Le tourisme peut être défini comme étant un déplacement hors de son domicile qui a pour but non pas les affaires mais le loisir. Ce n’est donc jamais un déplacement obligé. Il apparaît au XVIIIe siècle et il est largement une invention anglaise, l’Angleterre étant à l’époque le pays le plus avancé économiquement. D’ailleurs le mot touriste vient du « Grand Tour », un circuit que les jeunes aristocrates britanniques avaient l’habitude d’effectuer dans plusieurs capitales européennes, notamment Rome pour perfectionner leur culture classique ou Paris pour s’initier aux bonnes manières. Assez rapidement c’est l’ensemble des élites britanniques qui va se mettre à séjourner hors de chez elle pour son propre agrément. Dans les autres pays européens le mot touriste n’apparaît que plus tardivement. En France, c’est Stendhal qui l’utilise pour la première fois dans son ouvrage Mémoires d’un touriste. Vers 1870, dans son dictionnaire, Emile Littré précise "que le mot se dit surtout des voyageurs anglais en France, en Suisse et en Italie".



Les jeunes aristocrates qui faisaient le Grand Tour avaient pour habitude de commander des portraits les représentant durant leur voyage. Portrait de John Talbot 1773 (Getty Museum of Art).


Ce sont aussi les Britanniques qui lancent les premières stations balnéaires, d’abord dans le Sud de l’Angleterre avec des villes comme Brighton ou Bath, puis sur le continent avec, notamment, Ostende en Belgique.  

 


Située sur la côte sud de l'Angleterre, à soixante kilomètres de Londres, Brighton est au départ un petit village de pêcheurs. Puis à partir du milieu du XVIIIe siècle, elle se transforme en station balnéaire pour l'aristocratie londonienne. En 1783, le futur roi Georges IV y fait construire une extravagante résidence d'été, bâtie comme un palais indien et décorée à l'intérieur à la mode chinoise.

 

 
Ostende était célèbre pour ses cabines de bains à roues, tirées sur la plage par des chevaux jusque dans la mer.

Les baigneurs enfilaient leur maillot dans les cabines puis, le bain terminé, s'y changeaient à nouveau. Ils tiraient ensuite une cordelette qui faisait actionner un fanion. A ce signal, le loueur ramenait la cabine sur la promenade (Archives de la Ville d'Ostende).
 
 
 
Le costume de bains des femmes à la Belle Époque comporte une blouse plus ou moins longue, un pantalon bouffant et une coiffe de type «charlotte». De couleurs foncées, noir, marron ou marine, surligné de galons blancs, ce costume est en serge de laine.  


Une autre innovation britannique est l’habitude prise chez les élites de passer l’hiver dans le Midi de la France, notamment à Nice. Dès la fin du XVIIIe siècle cette ville, alors italienne, est prisée des Anglais pour son climat réputé soigner les affections pulmonaires. Les hivernants anglais se regroupent en bordure de mer et un modeste chemin de terre leur permet d’aller au centre-ville. En 1822, un pasteur anglais lance une souscription auprès de ses paroissiens pour financer l’aménagement de ce chemin et en 1824 naît la promenade des Anglais. 

 

 

La promenade des Anglais en 1870...

 


.... et dans l'entre-deux-guerre (Gallica-BNF).

 

A la Belle-Époque, 20 000 personnes fortunées passent chaque année l’hiver à Nice. Cependant, même si les Britanniques demeurent les étrangers les plus nombreux dans la ville, d’autres riches touristes les ont rejoints.
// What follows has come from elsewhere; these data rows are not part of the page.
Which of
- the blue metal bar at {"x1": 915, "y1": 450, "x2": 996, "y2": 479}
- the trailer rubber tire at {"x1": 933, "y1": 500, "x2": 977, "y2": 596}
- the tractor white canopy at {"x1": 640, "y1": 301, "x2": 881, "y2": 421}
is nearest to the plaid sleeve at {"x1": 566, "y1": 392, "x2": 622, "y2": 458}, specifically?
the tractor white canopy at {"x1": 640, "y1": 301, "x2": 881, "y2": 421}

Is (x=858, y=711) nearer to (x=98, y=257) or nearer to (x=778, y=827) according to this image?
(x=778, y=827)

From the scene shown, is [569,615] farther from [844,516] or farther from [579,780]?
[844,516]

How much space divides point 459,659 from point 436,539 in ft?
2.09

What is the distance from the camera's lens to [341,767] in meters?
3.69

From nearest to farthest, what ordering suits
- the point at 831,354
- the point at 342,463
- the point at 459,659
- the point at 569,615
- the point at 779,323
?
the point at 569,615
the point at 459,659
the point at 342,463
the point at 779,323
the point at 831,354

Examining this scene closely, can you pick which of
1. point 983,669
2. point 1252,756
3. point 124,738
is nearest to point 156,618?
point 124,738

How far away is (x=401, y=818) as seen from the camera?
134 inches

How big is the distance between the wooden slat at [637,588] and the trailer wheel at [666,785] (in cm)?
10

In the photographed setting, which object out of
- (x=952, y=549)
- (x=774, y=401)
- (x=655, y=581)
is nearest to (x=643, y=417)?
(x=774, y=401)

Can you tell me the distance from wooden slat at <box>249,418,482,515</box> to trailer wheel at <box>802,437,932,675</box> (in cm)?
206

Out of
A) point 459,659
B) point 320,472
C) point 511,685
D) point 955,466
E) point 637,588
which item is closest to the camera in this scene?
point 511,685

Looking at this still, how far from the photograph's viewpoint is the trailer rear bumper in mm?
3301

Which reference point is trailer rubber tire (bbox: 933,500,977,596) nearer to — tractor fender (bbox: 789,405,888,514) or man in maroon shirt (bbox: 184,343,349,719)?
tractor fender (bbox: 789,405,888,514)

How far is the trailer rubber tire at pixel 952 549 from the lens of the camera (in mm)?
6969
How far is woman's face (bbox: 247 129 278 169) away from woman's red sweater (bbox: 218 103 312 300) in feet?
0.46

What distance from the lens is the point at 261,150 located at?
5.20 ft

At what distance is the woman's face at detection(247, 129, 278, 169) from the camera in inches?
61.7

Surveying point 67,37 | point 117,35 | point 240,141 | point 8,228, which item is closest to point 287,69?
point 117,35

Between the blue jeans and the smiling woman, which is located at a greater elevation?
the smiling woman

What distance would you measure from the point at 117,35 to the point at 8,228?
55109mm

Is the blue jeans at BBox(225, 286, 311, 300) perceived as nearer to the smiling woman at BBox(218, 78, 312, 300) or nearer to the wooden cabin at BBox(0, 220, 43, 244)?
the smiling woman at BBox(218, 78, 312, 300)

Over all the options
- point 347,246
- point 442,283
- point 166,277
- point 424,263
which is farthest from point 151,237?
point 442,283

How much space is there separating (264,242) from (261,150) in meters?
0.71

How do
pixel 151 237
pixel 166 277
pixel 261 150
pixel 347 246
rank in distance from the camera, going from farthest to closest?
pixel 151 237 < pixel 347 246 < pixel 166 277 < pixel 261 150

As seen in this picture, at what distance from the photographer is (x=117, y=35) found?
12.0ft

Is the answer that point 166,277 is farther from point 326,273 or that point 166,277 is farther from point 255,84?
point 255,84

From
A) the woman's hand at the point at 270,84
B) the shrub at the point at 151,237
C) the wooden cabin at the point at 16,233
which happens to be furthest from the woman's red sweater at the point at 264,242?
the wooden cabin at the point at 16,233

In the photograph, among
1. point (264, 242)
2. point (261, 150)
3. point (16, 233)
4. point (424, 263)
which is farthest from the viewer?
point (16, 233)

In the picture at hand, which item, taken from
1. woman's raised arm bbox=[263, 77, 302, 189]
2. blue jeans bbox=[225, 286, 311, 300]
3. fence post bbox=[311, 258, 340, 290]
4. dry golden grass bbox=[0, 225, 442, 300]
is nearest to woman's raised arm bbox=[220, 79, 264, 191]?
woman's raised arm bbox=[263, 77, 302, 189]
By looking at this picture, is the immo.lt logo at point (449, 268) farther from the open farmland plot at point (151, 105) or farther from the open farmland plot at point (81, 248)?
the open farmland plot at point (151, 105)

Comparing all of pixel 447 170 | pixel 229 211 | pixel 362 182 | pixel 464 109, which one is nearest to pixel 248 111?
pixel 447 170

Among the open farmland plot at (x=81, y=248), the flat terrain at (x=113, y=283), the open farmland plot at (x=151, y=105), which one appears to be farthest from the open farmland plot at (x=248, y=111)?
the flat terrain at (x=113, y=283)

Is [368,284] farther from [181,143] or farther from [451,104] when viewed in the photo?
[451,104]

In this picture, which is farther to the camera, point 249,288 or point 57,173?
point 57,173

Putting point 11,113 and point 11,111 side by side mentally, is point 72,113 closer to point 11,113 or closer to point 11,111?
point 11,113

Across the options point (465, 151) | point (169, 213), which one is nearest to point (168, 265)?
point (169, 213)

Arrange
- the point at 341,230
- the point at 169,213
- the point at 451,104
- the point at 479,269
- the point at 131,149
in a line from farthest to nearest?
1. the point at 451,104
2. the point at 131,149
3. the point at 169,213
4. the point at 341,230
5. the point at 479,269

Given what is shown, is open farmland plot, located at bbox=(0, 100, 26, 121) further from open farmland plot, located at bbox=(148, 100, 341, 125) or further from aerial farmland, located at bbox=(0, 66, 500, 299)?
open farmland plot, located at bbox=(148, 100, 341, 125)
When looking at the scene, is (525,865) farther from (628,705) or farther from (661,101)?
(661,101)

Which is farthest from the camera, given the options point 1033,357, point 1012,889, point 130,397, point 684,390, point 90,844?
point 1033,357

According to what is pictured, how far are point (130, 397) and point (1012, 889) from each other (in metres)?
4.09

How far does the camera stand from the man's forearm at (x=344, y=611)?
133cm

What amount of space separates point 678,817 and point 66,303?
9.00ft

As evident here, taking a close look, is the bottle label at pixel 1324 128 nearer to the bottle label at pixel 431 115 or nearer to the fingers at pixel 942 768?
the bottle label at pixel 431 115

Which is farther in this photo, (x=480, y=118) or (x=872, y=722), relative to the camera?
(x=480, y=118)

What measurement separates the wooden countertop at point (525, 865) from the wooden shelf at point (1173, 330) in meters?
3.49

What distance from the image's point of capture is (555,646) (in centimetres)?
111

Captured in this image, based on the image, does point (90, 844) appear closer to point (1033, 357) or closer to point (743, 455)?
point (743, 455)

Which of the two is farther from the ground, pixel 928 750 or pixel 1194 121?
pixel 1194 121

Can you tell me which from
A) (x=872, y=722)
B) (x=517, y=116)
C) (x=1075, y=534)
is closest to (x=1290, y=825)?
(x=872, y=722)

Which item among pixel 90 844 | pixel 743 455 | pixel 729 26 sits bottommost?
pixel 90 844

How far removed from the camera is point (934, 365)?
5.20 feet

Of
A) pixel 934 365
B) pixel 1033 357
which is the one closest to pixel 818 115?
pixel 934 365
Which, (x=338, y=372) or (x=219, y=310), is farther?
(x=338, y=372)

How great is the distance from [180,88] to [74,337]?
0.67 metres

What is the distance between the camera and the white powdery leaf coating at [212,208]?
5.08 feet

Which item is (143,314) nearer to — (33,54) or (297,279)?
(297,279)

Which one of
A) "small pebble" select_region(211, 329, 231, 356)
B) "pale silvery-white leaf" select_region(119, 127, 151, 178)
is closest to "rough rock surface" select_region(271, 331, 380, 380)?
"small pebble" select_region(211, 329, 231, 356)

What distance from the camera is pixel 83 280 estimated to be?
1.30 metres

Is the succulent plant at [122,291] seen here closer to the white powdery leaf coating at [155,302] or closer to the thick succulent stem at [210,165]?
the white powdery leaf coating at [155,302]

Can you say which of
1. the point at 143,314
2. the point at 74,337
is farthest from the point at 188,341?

En effet, dans la seconde moitié du XIXe siècle, la mode du tourisme gagne les catégories très aisées d’autres grands pays européens comme la France, l’Allemagne ou la Russie. Le chemin de fer qui se développe rend les déplacements beaucoup plus rapides et plus confortables qu’avec les diligences à cheval.


 

 

 

 (Service du Livre et des Bibliothèques du Comité Central du Groupe Public Ferroviaire).

 


 

 

 

 

 

 

 


 

 

 

 

(Gallica-BNF).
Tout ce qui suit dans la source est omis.